Se Veltroni parlasse con il popolo degli astensionisti, se cercasse il consenso non solo delle casalinghe, che pur sono importanti, ma parlasse anche con quelli che fecero vincere l`Unione nelle elezioni del 2006, forse il 15 aprile staremmo tutti meglio. Siamo, ormai, ad una settimana dal voto e non è ancora scontato l`esito di queste elezioni. Lo dicono tutti, lo avvertiamo tutti. C`è uno zoccolo duro, durissimo, che, forse, smotterà  poco prima dell`apertura delle urne, come auspica dalle colonne di Repubblica Eugenio Scalfari, ma che al momento non ha nessuna voglia di sgretolarsi. Non si tratta di un elettorato marginale. Non sono i soliti qualunquisti. C`è un profondo e giustificato malessere nei confronti del centro sinistra. Hanno tremila ragioni per avercela con Veltroni, Di Pietro e Bertinotti.
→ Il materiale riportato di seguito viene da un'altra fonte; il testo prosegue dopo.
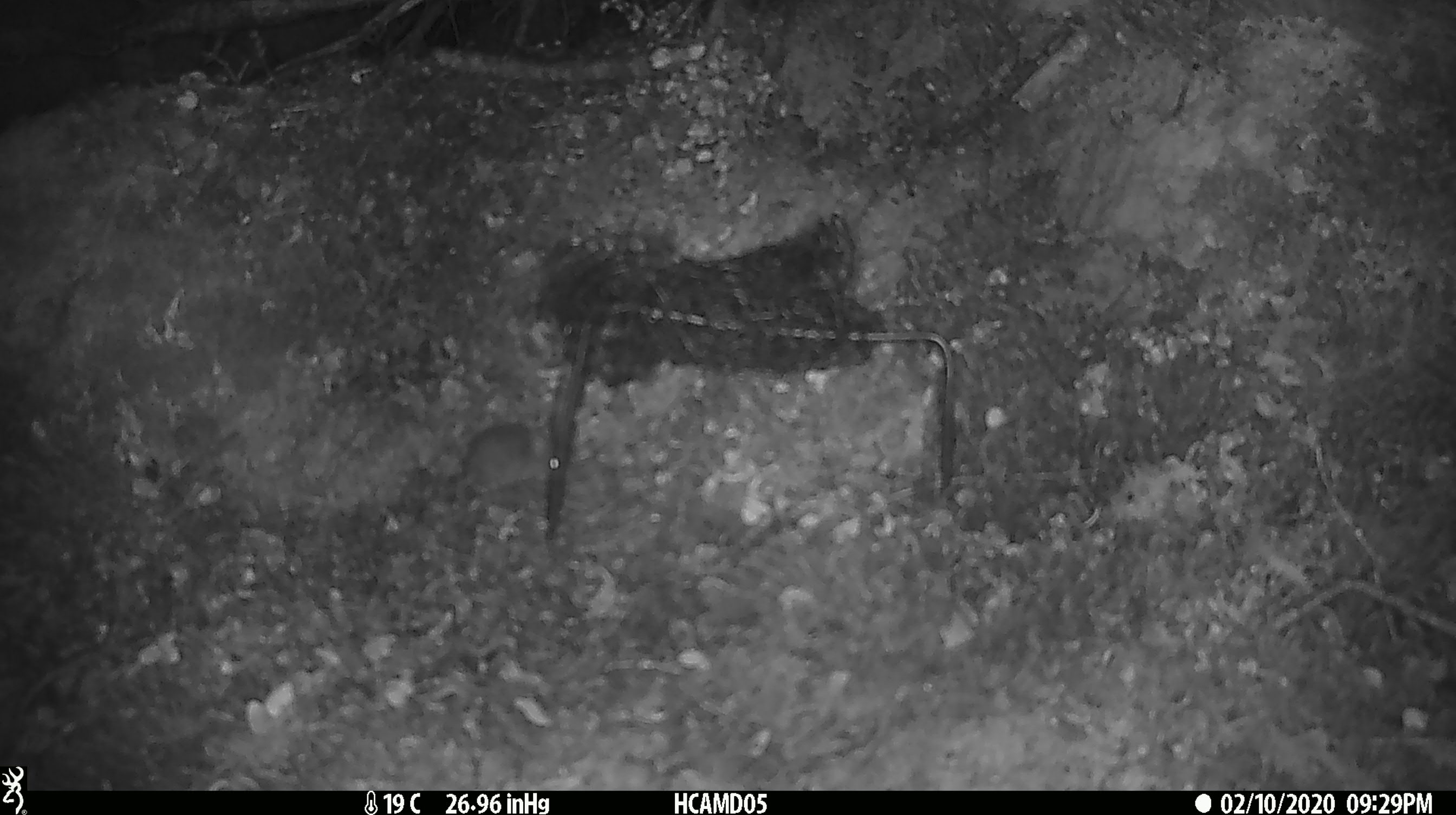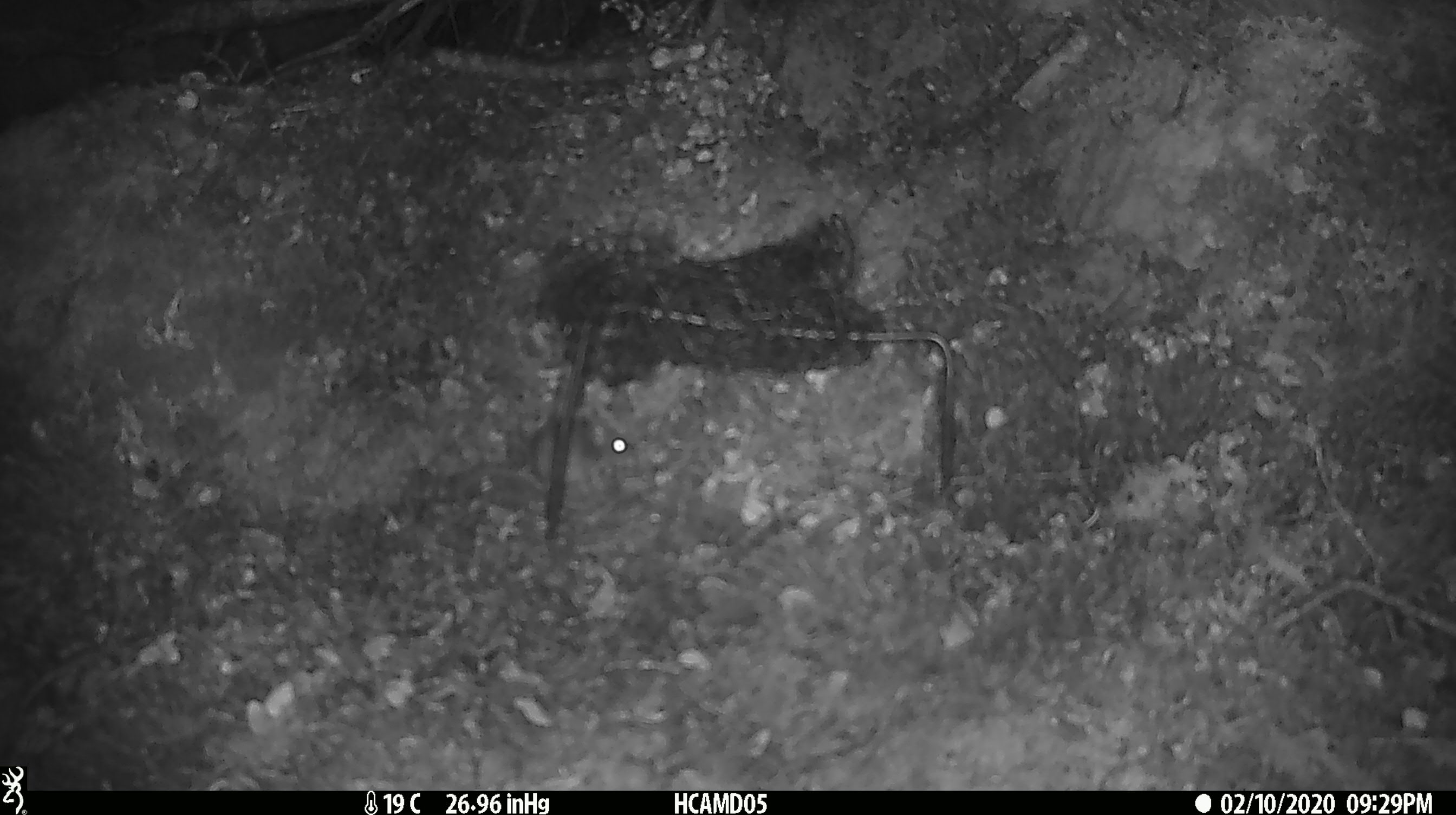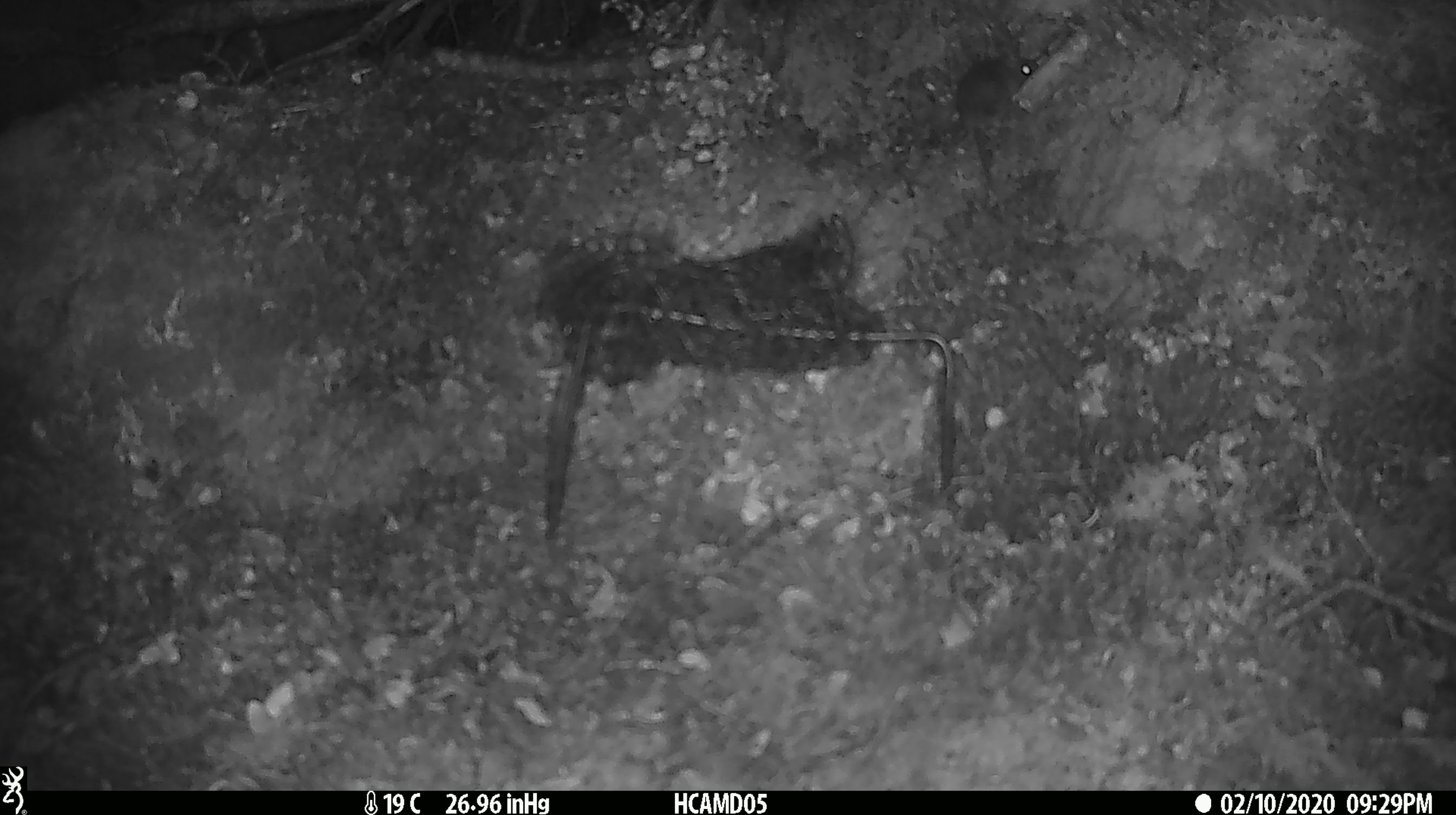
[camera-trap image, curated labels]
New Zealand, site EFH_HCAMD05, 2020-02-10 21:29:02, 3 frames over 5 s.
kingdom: Animalia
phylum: Chordata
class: Mammalia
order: Rodentia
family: Muridae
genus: Mus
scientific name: Mus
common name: mouse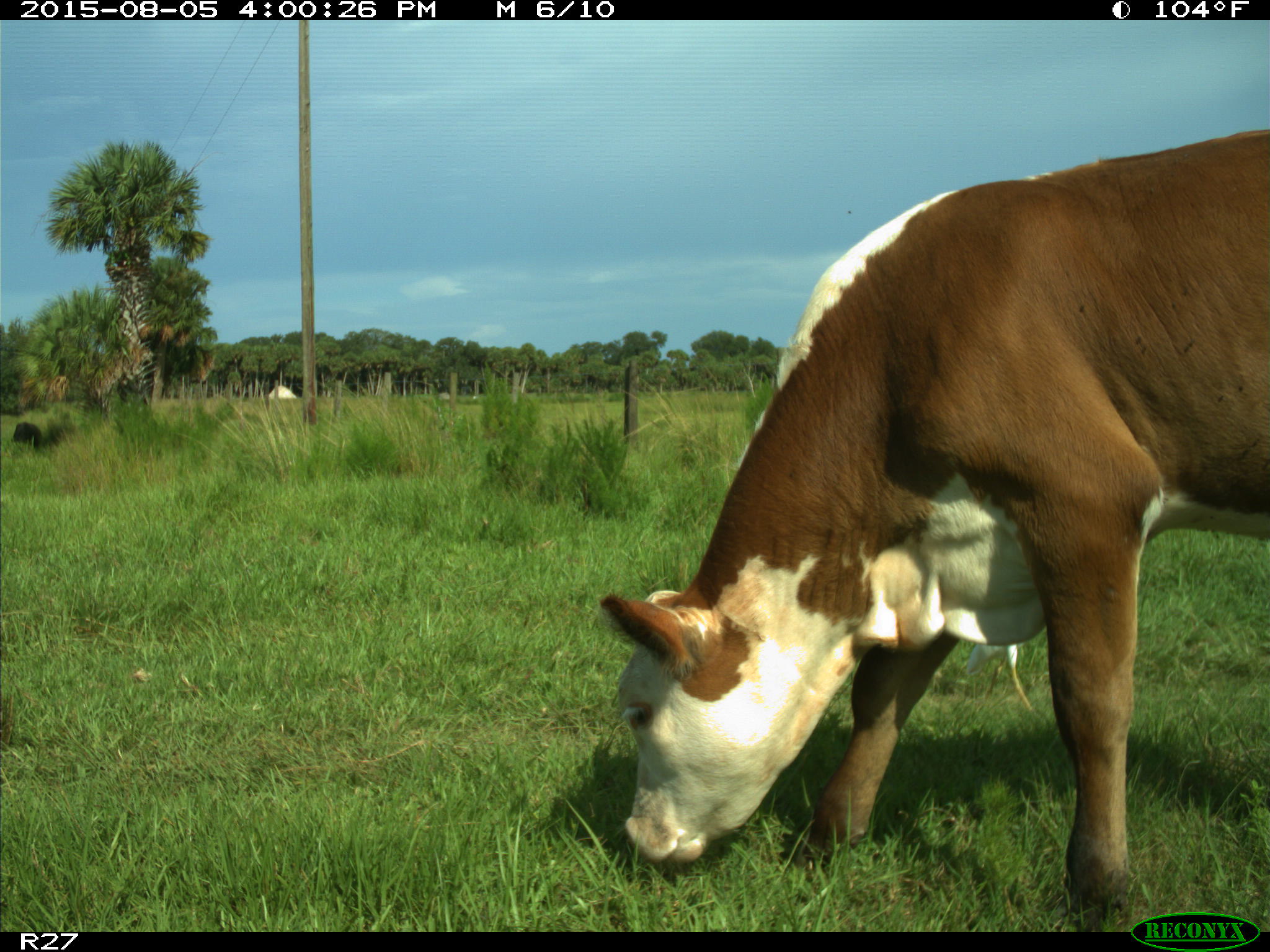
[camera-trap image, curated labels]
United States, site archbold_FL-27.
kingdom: Animalia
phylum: Chordata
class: Mammalia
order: Artiodactyla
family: Bovidae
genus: Bos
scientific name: Bos taurus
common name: domestic cow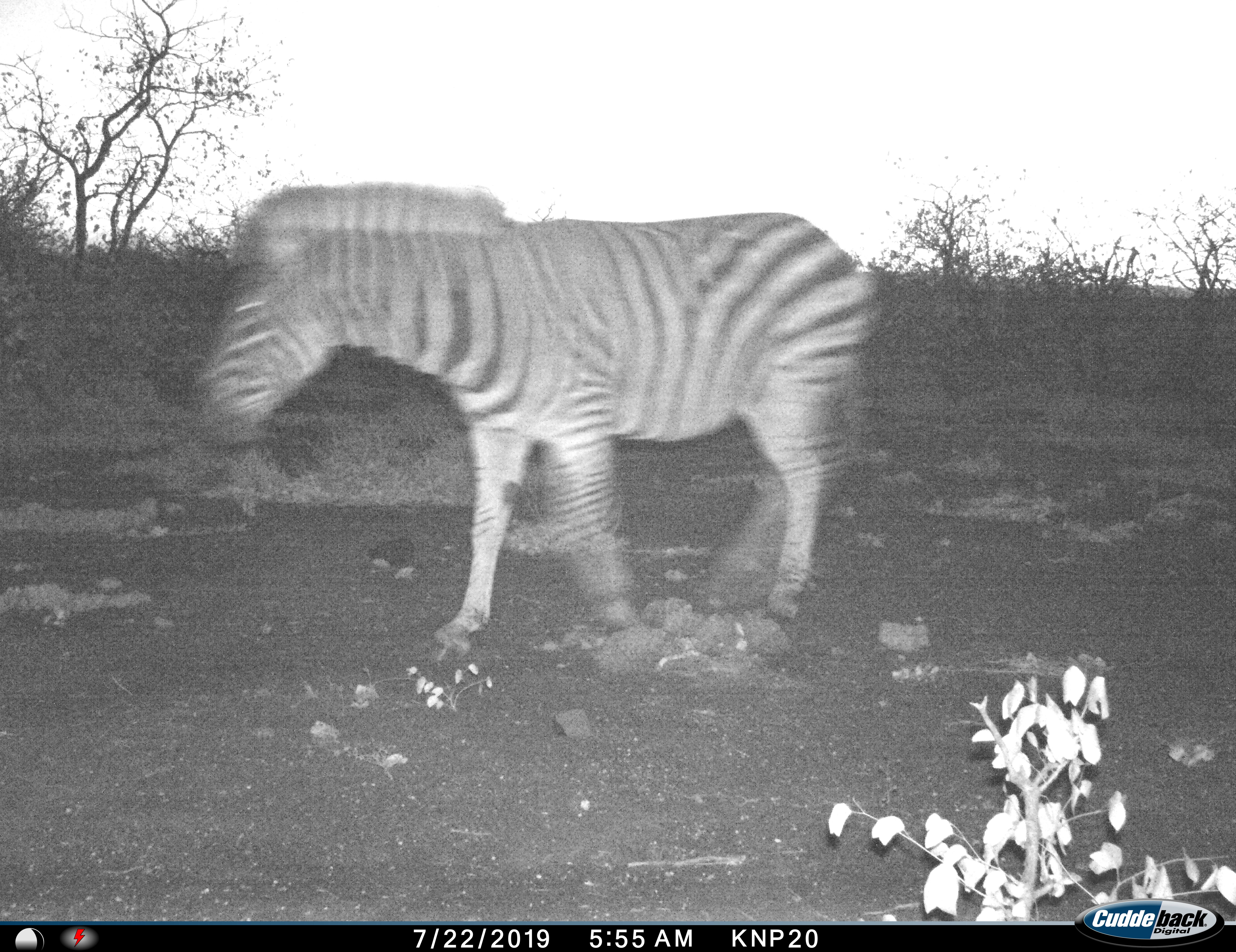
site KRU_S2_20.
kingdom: Animalia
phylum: Chordata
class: Mammalia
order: Perissodactyla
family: Equidae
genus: Equus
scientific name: Equus quagga burchellii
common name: burchell's zebra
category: zebraburchells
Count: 1.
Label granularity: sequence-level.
Ma questo non vuol dire che fanno bene a non votare. Bisogna convincere chi dice che sono tutti uguali che sbaglia di grosso. Lo psiconano ha paura del voto, sa di dover giocare il tutto per tutto nella sua ultima campagna elettorale (è la quinta, vecchio matusalemme della politica) e vuole vincerla a tutti i costi. La legge dice che negli ultimi giorni di campagna elettorale non si possono pubblicizzare i sondaggi. Silvio Berlusconi se ne fotte e proprio oggi annuncia che il suo schieramento è sopra di… Nulla di nuovo dunque. E` il solito Berlusconi che se ne frega delle leggi.